TAREFAS A REALIZAR:
1. Explique, em uma a três frases, por que o nome oficial da proposta cria uma impressão positiva, segundo o texto sobre a PEC 55.
2. Reproduza, por favor, o trecho do texto sobre a PEC 55 que vai de "O governo que" até "trata tal PEC.".
3. Responda com base no texto sobre a PEC 55:
(a) Qual presidente sofreu impeachment?
(b) Que apelido os opositores deram à proposta?
(c) Que cláusulas da Constituição as emendas não podem alterar?

TRECHO DA PÁGINA:
━━━━━━━━━━━━━━━━━━━━
Uma PEC para conter as despesas públicas
O Brasil passou por um conjunto de eventos nos últimos anos que culminaram em uma profunda crise política e uma dramática recessão econômica. Um conjunto de denúncias de corrupção e as jornadas de junho de 2013 levaram a vários acontecimentos que resultaram no impeachment da Presidente Dilma Roussef. Todo esse processo contou com um grande apoio da opinião pública, sobretudo dos meios de comunicação de massa.

 

 

O governo que assumiu se comprometeu com a resolução dos problemas econômicos pelo qual o país passava. Para tanto apresentou várias medidas, das quais uma boa parcela depende da aprovação do Congresso Nacional. Entre essas está a Proposta de Emenda Constitucional nº 55 (PEC 55). Uma emenda constitucional é um instrumento de modificação pontual da Constituição. As emendas não podem modificar todo o texto da Constituição e nem alterar as cláusulas pétreas.

Muitas dúvidas e discussões têm se dado em torno da PEC 55. Essa proposta de emenda tem dividido opiniões. Oficialmente foi apelidada como “PEC do teto dos gastos públicos”. Aqueles que se opõem a PEC 55 a apelidaram como “PEC do fim do mundo”. Ambas as nomeações traz uma carga muito forte de preconceitos. Isso acaba por atrapalhar ainda mais aqueles que efetivamente querem saber do que se trata tal PEC.

A ideia de “PEC do teto dos gastos públicos” por si só cria uma impressão bastante positiva. Se gastos públicos excessivos são prejudiciais e se essa PEC quer impossibilitar isso, quem terá coragem de se opor a ela? Por outro lado a nomenclatura de “PEC do fim do mundo” cria uma imagem negativa, quase que apocalíptica. Esse artigo busca apresentar algumas características técnicas sobre essa PEC tão polêmica. Também, problematiza o seu enfoque fiscal na despesa pública primária e a falta de medidas monetárias, como aquelas relacionadas à dívida pública. Para tanto serão utilizados conteúdos teóricos e modelos conceituais fornecidos pela economia e as finanças públicas.
━━━━━━━━━━━━━━━━━━━━
EXTRATO DE DADOS:
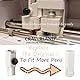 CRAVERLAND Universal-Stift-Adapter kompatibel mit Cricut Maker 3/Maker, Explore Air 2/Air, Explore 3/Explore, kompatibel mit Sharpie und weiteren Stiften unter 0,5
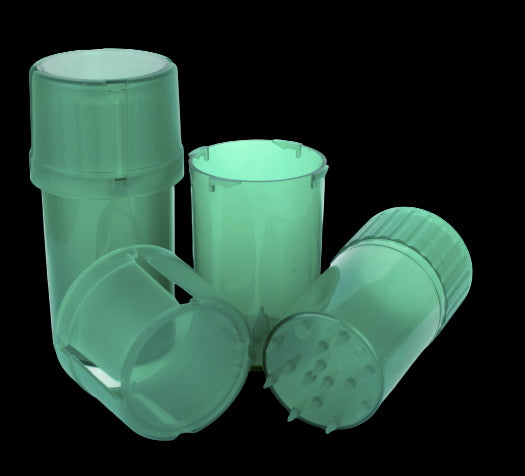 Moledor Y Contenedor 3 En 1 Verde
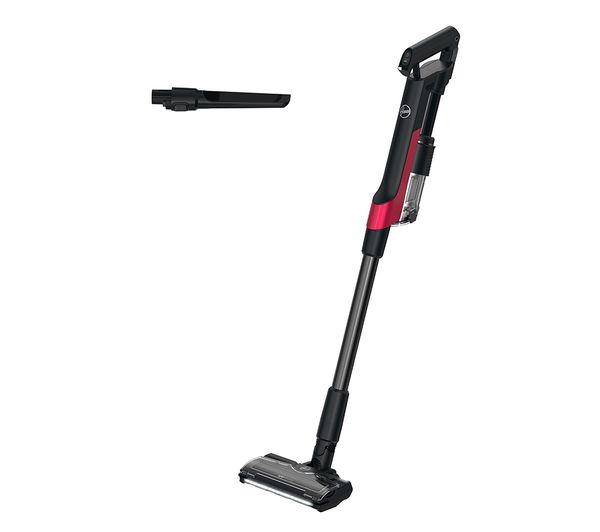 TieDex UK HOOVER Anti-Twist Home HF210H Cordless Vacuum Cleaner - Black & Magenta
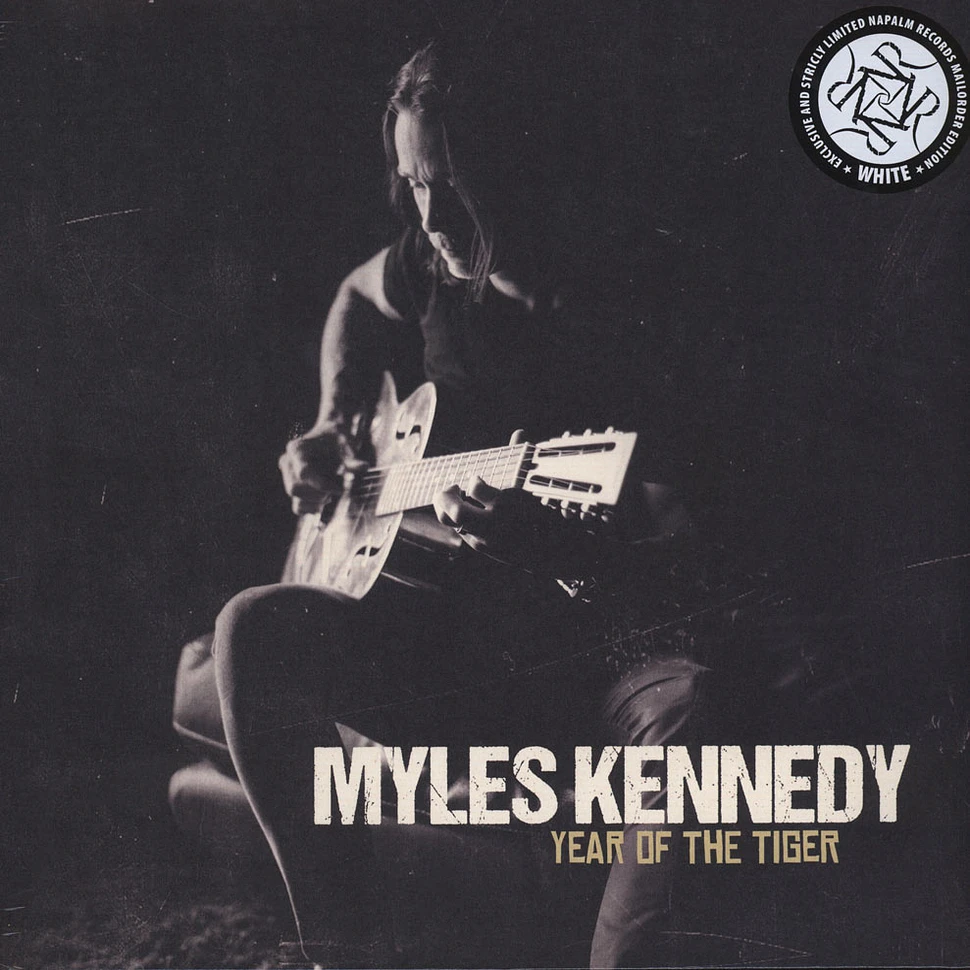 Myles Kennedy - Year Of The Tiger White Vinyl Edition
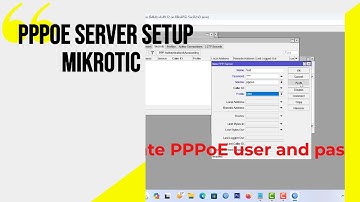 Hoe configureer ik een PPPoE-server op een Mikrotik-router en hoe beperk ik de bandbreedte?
━━━━━━━━━━━━━━━━━━━━
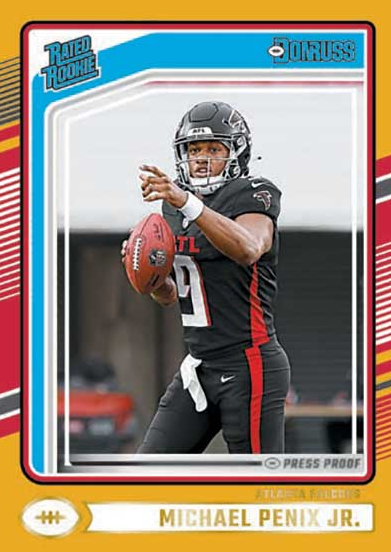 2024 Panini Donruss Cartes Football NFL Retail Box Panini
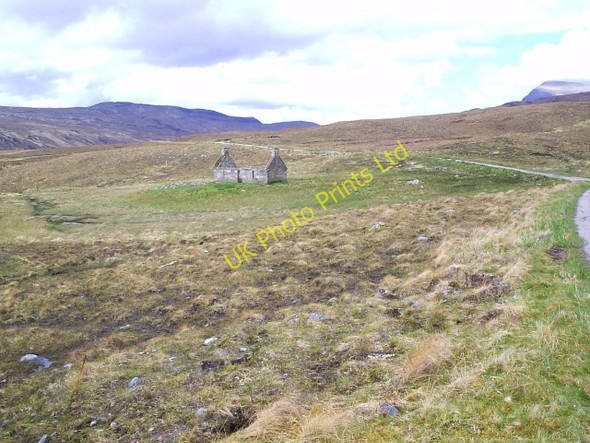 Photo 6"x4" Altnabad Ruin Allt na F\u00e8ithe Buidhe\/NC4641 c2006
━━━━━━━━━━━━━━━━━━━━
RESPOSTAS EM ORDEM:
1. O nome "PEC do teto dos gastos públicos" passa uma imagem favorável porque gastos públicos excessivos são vistos como prejudiciais. Como a proposta pretende impedi-los, fica difícil que alguém tenha coragem de se opor a ela.

2.
O governo que assumiu se comprometeu com a resolução dos problemas econômicos pelo qual o país passava. Para tanto apresentou várias medidas, das quais uma boa parcela depende da aprovação do Congresso Nacional. Entre essas está a Proposta de Emenda Constitucional nº 55 (PEC 55). Uma emenda constitucional é um instrumento de modificação pontual da Constituição. As emendas não podem modificar todo o texto da Constituição e nem alterar as cláusulas pétreas.

Muitas dúvidas e discussões têm se dado em torno da PEC 55. Essa proposta de emenda tem dividido opiniões. Oficialmente foi apelidada como “PEC do teto dos gastos públicos”. Aqueles que se opõem a PEC 55 a apelidaram como “PEC do fim do mundo”. Ambas as nomeações traz uma carga muito forte de preconceitos. Isso acaba por atrapalhar ainda mais aqueles que efetivamente querem saber do que se trata tal PEC.

3.
(a) Dilma Roussef.
(b) "PEC do fim do mundo".
(c) As cláusulas pétreas.